Neoliberalism: The belief that markets solve all problems and that the government’s job is to get out of the way. Instead of public hospitals, prisons, schools, and security—privatize them. Deregulate them. Cut public funding. Let corporations compete. Trust profit incentives, not public service. At its core: the idea that freedom means the freedom for money and corporations to move unchecked, even if workers, communities, and public safety suffer as a result.

White Supremacy: Not just overt racism or Nazi symbolism. Institutional white supremacy is when state institutions are structured to treat white people (or Anglo-Saxon Western people) as the default, the normal, the rational authority—and other racial groups as threats, problems, or inferior. Immigration laws designed to exclude non-white people. Intelligence operations that disproportionately target Muslims. Police forces accountable only to white political structures. When these institutions fail—like ASIO failing to monitor an IS network—the failures are individualized (a bad agent made a mistake) rather than structural (the institution itself is organized around white safety first).

The Connection: Neoliberalism and white supremacy are not coincidental bedfellows. They are symbiotic. Neoliberalism says “minimize government oversight, deregulate, privatize”—which means reduced scrutiny of white-majority institutions. It says “competition and merit matter”—which erases systemic racism and makes inequality seem like personal failure. Neoliberalism says “celebrate individual heroes”—which is perfect cover for institutional failure. White supremacy, meanwhile, provides the moral foundation: Australian institutions are treated as neutral, competent, legitimate, designed by and for rational Western people.

So when they fail, we blame individuals (Ahmed heroically acting) rather than asking:

why are Australian institutions structured to fail on threats involving Muslims, while succeeding at protecting elite white constituencies?

The Connection


Example 1: ASIO Outsourcing and Privatized Intelligence

The first visible link between neoliberalism and white supremacy in the Bondi case is intelligence privatization.

ASIO has increasingly outsourced its intelligence functions to private contractors—a textbook neoliberal move designed to cut costs and “improve efficiency.” This outsourcing serves white supremacy by creating layers of opacity:

How Neoliberalism Enables White Supremacy Here:

  • Reduced Accountability: Private contractors are exempt from Freedom of Information requests and parliamentary oversight. Intelligence work is “privatized,” meaning the public—especially marginalized communities—cannot scrutinize it. If ASIO makes a mistake, it’s debated in parliament. If a private contractor makes a mistake, it stays hidden.
  • Profit Incentives Over Truth: When intelligence is privatized, the goal shifts from “find the truth about radicalization” to “maximize shareholder value by closing cases quickly.” Israeli company Cellebrite sells digital spyware to Australian government agencies—technology marketed as “neutral,” but used disproportionately against Muslim communities, Indigenous activists, and dissidents. The profit motive drives it toward overpolicing certain communities (Muslims) and underpolicing others (white supremacists in police/military).

- THE DATA:
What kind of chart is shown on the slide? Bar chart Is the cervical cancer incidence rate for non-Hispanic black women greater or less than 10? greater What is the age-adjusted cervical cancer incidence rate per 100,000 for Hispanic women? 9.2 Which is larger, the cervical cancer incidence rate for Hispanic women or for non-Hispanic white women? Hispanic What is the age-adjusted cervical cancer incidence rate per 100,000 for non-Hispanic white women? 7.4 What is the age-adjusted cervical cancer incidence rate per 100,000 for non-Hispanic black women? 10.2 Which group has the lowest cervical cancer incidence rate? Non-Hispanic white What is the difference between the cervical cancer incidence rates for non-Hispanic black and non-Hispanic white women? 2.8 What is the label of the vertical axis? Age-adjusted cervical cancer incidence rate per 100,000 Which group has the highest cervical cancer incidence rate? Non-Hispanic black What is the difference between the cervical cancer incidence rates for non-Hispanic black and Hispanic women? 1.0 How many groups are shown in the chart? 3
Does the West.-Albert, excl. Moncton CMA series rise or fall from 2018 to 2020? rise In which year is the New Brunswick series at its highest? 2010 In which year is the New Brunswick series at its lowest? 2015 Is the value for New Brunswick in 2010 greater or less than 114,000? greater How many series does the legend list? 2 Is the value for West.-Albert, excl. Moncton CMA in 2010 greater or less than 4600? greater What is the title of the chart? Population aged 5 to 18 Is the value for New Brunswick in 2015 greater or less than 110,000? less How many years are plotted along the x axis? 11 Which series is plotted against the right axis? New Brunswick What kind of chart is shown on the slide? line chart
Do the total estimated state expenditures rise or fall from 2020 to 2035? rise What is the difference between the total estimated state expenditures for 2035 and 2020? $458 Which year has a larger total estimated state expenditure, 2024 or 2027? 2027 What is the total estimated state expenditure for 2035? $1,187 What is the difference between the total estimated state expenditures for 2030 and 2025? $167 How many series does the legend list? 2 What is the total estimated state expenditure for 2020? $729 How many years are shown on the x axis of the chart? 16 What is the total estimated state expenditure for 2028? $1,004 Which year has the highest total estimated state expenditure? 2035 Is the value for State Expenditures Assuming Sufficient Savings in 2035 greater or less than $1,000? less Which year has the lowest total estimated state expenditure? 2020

- WHAT IS REQUIRED: Continue the passage on neoliberalism and white supremacy, starting right after its final sentence.

- RESPONSE TO THE TASK:
  • Cost-Cutting and Closure: ASIO’s 2019 determination that Naveed Akram—embedded in an IS network—had “no evidence of radicalization” may reflect not malice but the logic of privatized efficiency: if contractors are paid per case closed, not per case solved, they close cases early. Continue investigating a known IS sympathizer for six years? That’s expensive. Close the case and move on? That’s profitable. Bias embedded in profit incentives.

Why White Supremacy Benefits:

Closing cases early works fine if the subject is a marginalized person. Islamic teenagers in Bankstown? Close it. But if the subject were a white supremacist in the Australian military or police? That case would stay open, get resources, get follow-up. The cheaper, neoliberal model of “close cases quickly” inherently under-investigates threats from marginalized communities and institutionalizes protection of white-majority institutions.

Result:

Naveed Akram was never reassessed because his case was “closed” by cost-conscious private intelligence systems. Six years of unmonitored radicalization. Fifteen people dead.

Outsourcing Intelligence


Example 2: Deregulated Firearms Licensing

Sajid Akram’s legal firearms license exemplifies how neoliberalism deregulates state power in ways that protect white supremacist violence.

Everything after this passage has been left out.